## TASK PROMPT
Reproduce the data below line for line, without any change. Leave the picture placeholders out of your copy.

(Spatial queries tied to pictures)
• • •

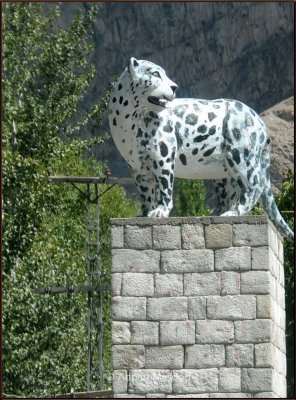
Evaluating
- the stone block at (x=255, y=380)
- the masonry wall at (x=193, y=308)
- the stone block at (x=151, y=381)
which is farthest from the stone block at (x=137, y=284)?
the stone block at (x=255, y=380)

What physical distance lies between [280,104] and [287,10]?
420 centimetres

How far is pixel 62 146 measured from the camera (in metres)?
27.7

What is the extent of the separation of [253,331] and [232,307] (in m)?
0.32

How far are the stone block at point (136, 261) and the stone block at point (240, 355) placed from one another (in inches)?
43.6

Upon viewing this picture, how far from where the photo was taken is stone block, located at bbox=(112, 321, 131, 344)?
55.6 ft

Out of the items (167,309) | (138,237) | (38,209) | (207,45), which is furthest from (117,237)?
(207,45)

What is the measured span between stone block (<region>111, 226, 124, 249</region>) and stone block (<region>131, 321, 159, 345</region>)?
0.80 meters

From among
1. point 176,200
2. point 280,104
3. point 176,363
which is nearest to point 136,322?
point 176,363

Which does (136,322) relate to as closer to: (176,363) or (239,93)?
(176,363)

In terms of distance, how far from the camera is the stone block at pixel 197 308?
16906 mm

• • •

## THE RESPONSE
Evaluating
- the stone block at (x=255, y=380)
- the masonry wall at (x=193, y=308)
- the stone block at (x=151, y=381)
which is farthest from the stone block at (x=137, y=284)?
the stone block at (x=255, y=380)

What physical distance lies between [280,104] and [287,10]?
420 centimetres

How far is pixel 62 146 measured from the camera (in metres)?
27.7

What is the extent of the separation of [253,331] and [232,307] (in m)?
0.32

How far are the stone block at point (136, 261) and the stone block at point (240, 355) placed from one another (in inches)?
43.6

Upon viewing this picture, how far from where the photo was taken is stone block, located at bbox=(112, 321, 131, 344)?
55.6 ft

Out of the items (167,309) | (138,237) | (38,209) | (207,45), which is furthest from (117,237)?
(207,45)

What is the measured span between stone block (<region>111, 226, 124, 249</region>) and stone block (<region>131, 321, 159, 345</region>)?
0.80 meters

From among
1. point 176,200
2. point 280,104
3. point 176,363
which is nearest to point 136,322?
point 176,363

Which does (136,322) relate to as closer to: (176,363) or (239,93)?
(176,363)

In terms of distance, how far from the camera is the stone block at pixel 197 308?
16906 mm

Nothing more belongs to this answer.